Cytogenetic profile of unknown primary tumors: clues for their pathogenesis and clinical management

Abstract

Unknown primary tumors (UPTs) represent an entity of great clinical and biological interest, whose origin cannot be determined even after medical workup. To better understand their pathogenesis by outlining their genetic composition, 20 UPTs were investigated by G-banding, supplemented with Fluorescence In Situ Hybridization and Comparative Genomic Hybridization analyses. The data obtained were sufficient to reach a diagnosis in five cases-four lymphomas and one Ewing sarcoma-demonstrating that in a subset of UPTs, cytogenetics can be an adjunct for differential diagnosis. In the remaining 15 UPTs, an aggressive cytogenetic pattern was revealed. The most frequently rearranged chromosome regions were 1q21, 3p13, 6q15-23, 7q22, 11p12-5, and 11q14-24, pinpointing gene loci probably associated with the peculiar pathogenesis of UPTs. The preferential involvement of 4q31, 6q15, 10q25, and 13q22 in adenocarcinomas (whereas 11q22 is involved in the rest of the carcinomas)-in addition to the marked divergence in the mean average of chromosomal changes, 16 and 3, respectively-demonstrates genotypic differences between the two histologic subgroups.

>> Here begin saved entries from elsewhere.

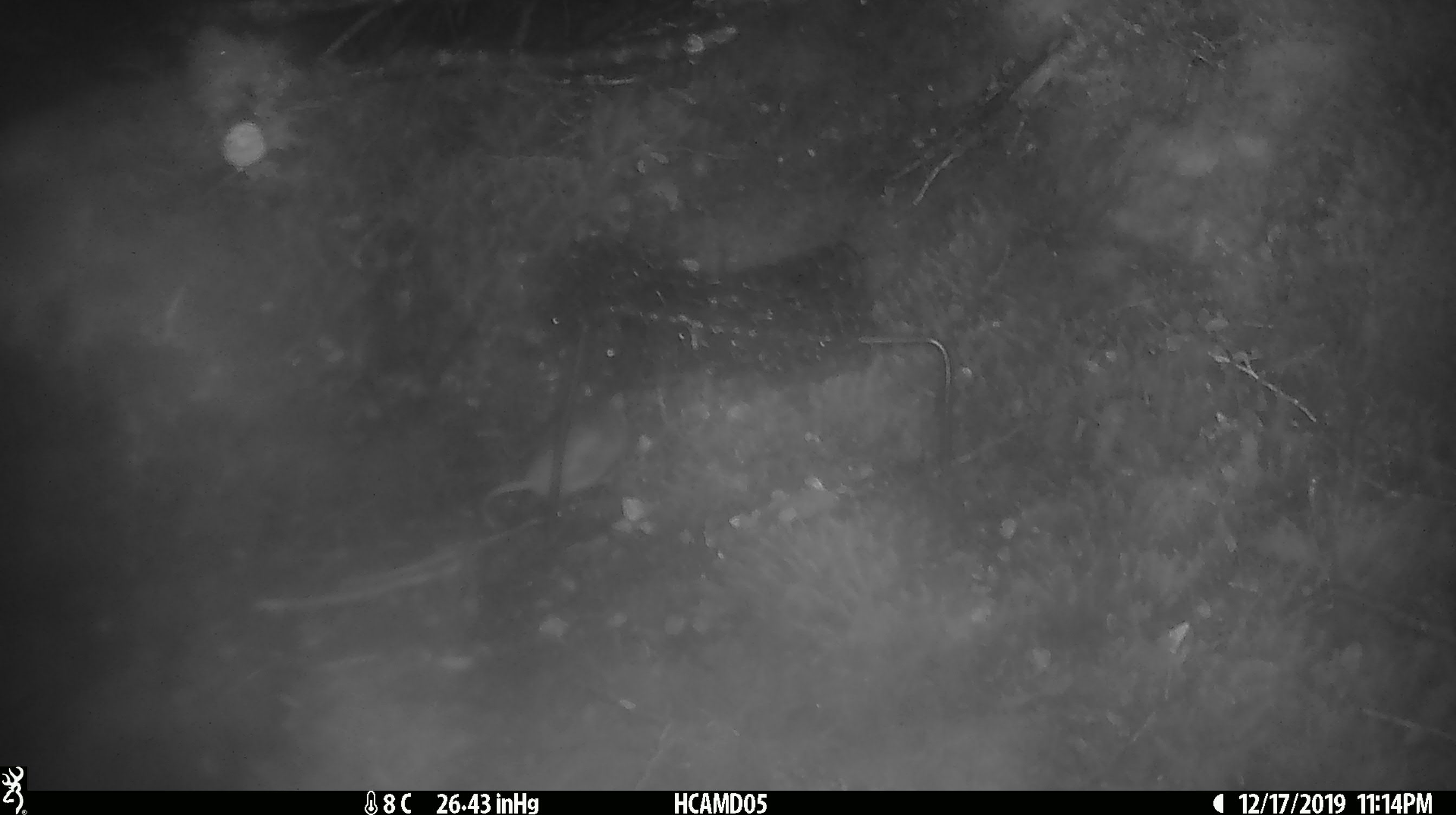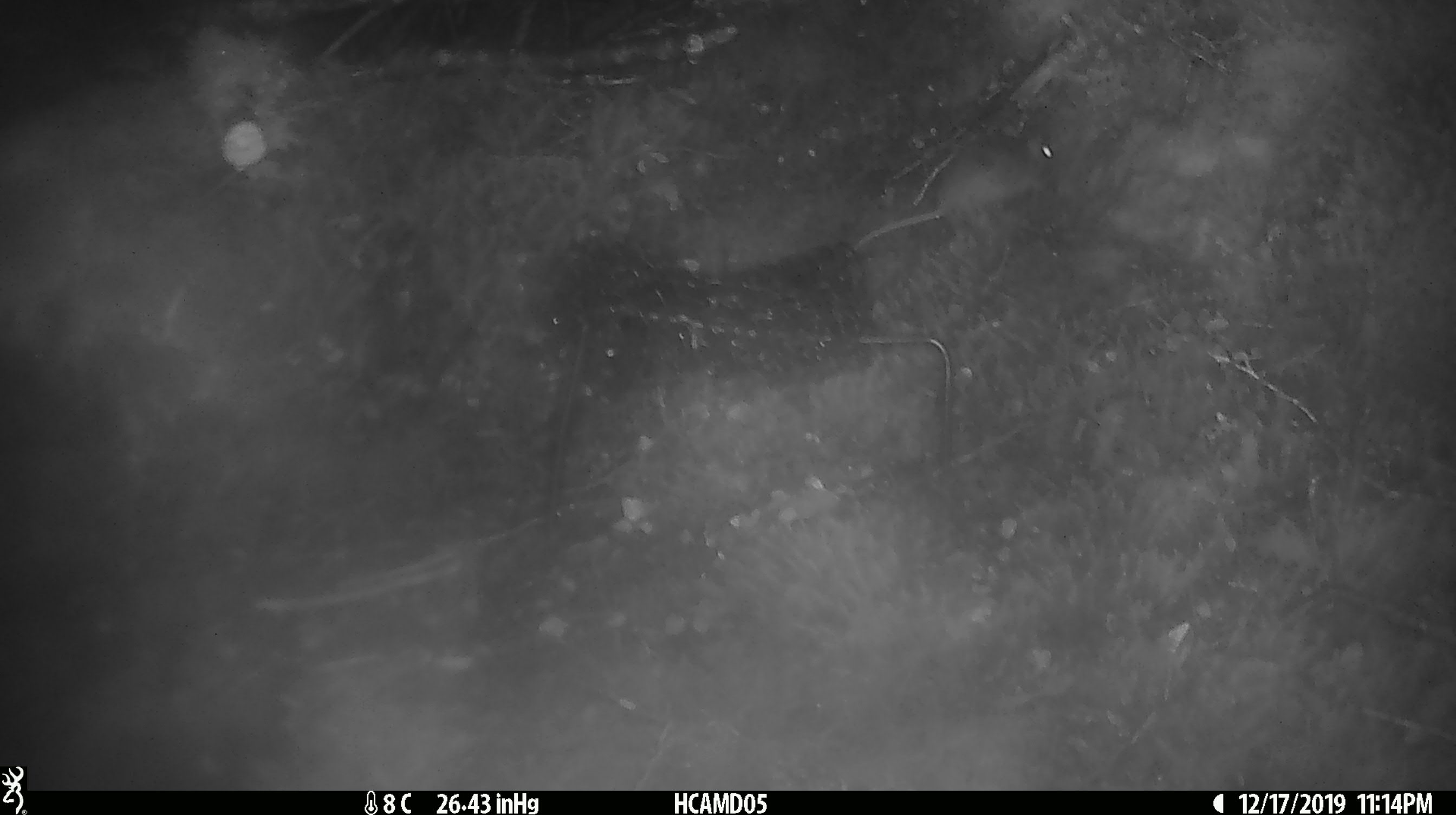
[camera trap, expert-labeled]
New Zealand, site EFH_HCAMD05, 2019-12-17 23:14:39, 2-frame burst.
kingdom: Animalia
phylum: Chordata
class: Mammalia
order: Rodentia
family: Muridae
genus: Mus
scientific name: Mus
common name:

Furthermore, the significantly shorter survival in cases displaying massive chromosome changes compared with those having a few changes indicates that the cytogenetic pattern might be used as a tool to assess prognosis in UPTs, even without the detection of their primary site.

Figure 1

A graphic illustration of the breakpoint distribution along the autosomal chromosomes (from 1p36 to 22q13) identified by G-banding analysis in the 15 tumors, in which a final diagnosis was not reached. In the total series of tumors (black, thick line), the highest frequency was found at 6q15, followed by 3p13 and 7q22. When, however, the tumors were divided according to their histologic type, the highest frequency was observed at 6q15, followed by 4q31, 10q15, and 13q22 in adenocarcinomas (black, thin line), whereas 11q22 showed the highest frequency in carcinomas (white line).

Figure 2

A histogram illustrating the imbalances identified by the combination approach (G-banding and CGH), along the autosomal chromosomes (from 1p36 to 22q13) in the 15 tumors, in which a final diagnosis was not reached. Gains appear as positive values while losses appear as negative values. The most frequent gains were those of 1q21, 7q22, and 11p12-15, whereas the most frequent losses were those of 6q21-23 and 11q14-24.

Figure 3

A G-banding karyogram from case 13 showing, among other aberrations, the rearranged chromosomes 21 and 22, which established an Ewing sarcoma diagnosis. See Table 2 for a detailed description of the tumor karyotype.

Figure 4

A G-banding karyogram from case 1 showing a representative adenocarcinoma karyotype with multiple complex chromosome aberrations. See Table 2 for a detailed description of the tumor karyotype.

Figure 5

IgH breakapart signals in interphase nuclei from case 16, demonstrating IgH rearrangements.

Figure 6

Kaplan-Meier survival curves for the two groups of patients — one with tumors displaying 1 to 5 changes (solid line), and the other with tumors having 18 to 51 changes (square dot line). The difference in survival time between the two groups was statistically significant (P=0.003).